Pascale : Oui, en effet ; c’est une histoire de transition urbaine, de voir différemment, de faire des essais à petite échelle ; de se balader en vélo, de consommer autrement et d’être acteurs. Sur facebook je ne sais pas si vous connaissez freeyourstuff nc on peut partager des choses gratuitement,ce sont des petites choses par rapport à google, des petites choses mais ça peut améliorer le quotidien

Colette : une intervention positive ! Je redonne donc le nom de ce site freeyourstuff

Pascale : un nom anglais pour un site calédonien, allez savoir pourquoi. Il y a eu aussi la journée de transition urbaine à Rivière salée et je fais partie de Maleva, la permaculture et il y aura le 16 septembre un parcours en vélo allant d’action citoyenne en action citoyenne : on ira voir entre autres des gens du groupe de Tina à qui on donne des vélos qui ne servent plus, pour qu’ils les réparent et les redonnent à d’autres.

Dominique : il me semble que freeyourstuff c’est international

Pascale : Avec toutes les personnes que j’ai rencontrées quand elles ont un jardin , je partage les plantes, on passe un très bon moment. Il n’y a pas d’argent. On visitera le 16 septembre les jardins partagés de Rivière Salée, une dame zero déchet. On va faire cela en vélo. C’est vrai qu’il n’y a pas beaucoup de pistes cyclables, mais plus on aura de vélos plus il y aura de pistes cyclables et moins on aura de problèmes de santé, de diabète. Quand on va au travail en vélo on se sent vraiment mieux.
Ce sont des petites actions pour aller mieux

Colette : je vais clore le débat sur cette note optimiste et bien réfléchir sur notre façon d’agir ; parce que même quand on passe par freeyourstuff on utilise internet.

Béatrice : pour terminer, j’ai un champ à Bourail, je cherche un robot pour le défricher à ma place, si seulement quelqu’un avait un robot qui arrache les lianes…

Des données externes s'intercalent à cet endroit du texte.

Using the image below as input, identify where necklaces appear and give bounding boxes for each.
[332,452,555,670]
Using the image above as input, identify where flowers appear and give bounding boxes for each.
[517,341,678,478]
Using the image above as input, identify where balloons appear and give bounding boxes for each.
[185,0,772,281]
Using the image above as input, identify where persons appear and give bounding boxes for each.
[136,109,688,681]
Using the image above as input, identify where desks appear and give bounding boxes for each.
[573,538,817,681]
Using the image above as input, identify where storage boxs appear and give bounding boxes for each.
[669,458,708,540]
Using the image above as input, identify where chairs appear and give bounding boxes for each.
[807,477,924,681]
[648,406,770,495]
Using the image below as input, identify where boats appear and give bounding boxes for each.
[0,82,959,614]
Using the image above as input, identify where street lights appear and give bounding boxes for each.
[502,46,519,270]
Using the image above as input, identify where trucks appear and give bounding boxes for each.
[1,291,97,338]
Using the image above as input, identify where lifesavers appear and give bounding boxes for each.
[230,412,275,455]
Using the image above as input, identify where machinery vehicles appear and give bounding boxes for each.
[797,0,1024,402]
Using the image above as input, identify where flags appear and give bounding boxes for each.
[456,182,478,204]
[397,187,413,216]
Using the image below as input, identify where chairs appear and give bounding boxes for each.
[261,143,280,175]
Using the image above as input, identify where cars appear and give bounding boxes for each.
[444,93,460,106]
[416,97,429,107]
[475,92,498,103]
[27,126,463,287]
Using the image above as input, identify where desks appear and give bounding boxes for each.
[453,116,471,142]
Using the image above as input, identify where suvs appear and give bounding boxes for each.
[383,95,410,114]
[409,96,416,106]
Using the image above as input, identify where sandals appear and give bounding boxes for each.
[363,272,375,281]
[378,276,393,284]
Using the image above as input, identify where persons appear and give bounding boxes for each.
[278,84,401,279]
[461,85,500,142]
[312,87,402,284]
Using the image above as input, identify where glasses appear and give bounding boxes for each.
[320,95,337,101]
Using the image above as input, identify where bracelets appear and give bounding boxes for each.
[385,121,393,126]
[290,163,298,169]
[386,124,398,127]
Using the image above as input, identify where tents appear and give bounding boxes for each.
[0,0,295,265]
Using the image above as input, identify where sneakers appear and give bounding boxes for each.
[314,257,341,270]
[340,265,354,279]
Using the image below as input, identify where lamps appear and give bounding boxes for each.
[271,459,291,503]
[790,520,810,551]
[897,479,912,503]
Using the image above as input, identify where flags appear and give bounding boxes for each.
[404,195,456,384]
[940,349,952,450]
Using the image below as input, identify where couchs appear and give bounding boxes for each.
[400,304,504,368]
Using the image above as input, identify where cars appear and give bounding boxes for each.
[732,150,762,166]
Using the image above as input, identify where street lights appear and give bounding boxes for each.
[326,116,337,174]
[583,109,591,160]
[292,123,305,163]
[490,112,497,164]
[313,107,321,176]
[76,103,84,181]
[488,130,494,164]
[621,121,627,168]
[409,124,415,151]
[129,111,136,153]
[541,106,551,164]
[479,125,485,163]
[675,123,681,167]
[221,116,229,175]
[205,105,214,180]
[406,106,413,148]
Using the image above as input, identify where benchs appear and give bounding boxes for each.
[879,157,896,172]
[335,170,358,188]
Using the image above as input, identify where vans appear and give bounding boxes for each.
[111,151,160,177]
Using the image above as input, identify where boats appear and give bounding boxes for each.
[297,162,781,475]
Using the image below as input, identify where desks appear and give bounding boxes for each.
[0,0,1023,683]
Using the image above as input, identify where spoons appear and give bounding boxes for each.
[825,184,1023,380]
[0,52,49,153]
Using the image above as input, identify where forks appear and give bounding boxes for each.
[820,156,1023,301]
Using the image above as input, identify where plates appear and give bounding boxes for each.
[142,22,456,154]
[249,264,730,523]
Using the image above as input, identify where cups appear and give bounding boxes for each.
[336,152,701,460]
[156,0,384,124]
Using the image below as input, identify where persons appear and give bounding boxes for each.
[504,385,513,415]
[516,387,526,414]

Colette : merci d’être venus ; on se dit à dans un mois pour un documentaire sur …
Sylvie : « du poison dans l’eau du robinet ?» !

à l’auditorium de la Province Sud

un documentaire de Philippe Borrel ( 2017 ; 1h 10)

Depuis vingt ans, les politiques ne parviennent plus à endiguer le chômage de masse et le plein-emploi apparait comme le symbole d’un passé révolu. Les machines « intelligentes », plus fiables et moins coûteuses que les humains, sont en passe de nous remplacer tandis que l’essor des algorithmes contribue à l’automatisation croissante du travail.
Prochaine cible de cette 4ème révolution industrielle : les cols-blancs, le cœur de la classe moyenne, en France comme partout ailleurs dans le monde.
À la marge, du côté de la société civile, idées et initiatives se multiplient pour tenter de faire face à cette disparition du plein-emploi.

Ph. Borrel mène l’enquête à la rencontre de chercheurs, d’entrepreneurs, de citoyens, d’industriels ou de lanceurs d’alerte, au cœur de ce monde en transition : une société débarrassée du mythe de la croissance à tout prix pour accéder à la pleine activité de tous : tel est l’enjeu de ce 21e siècle.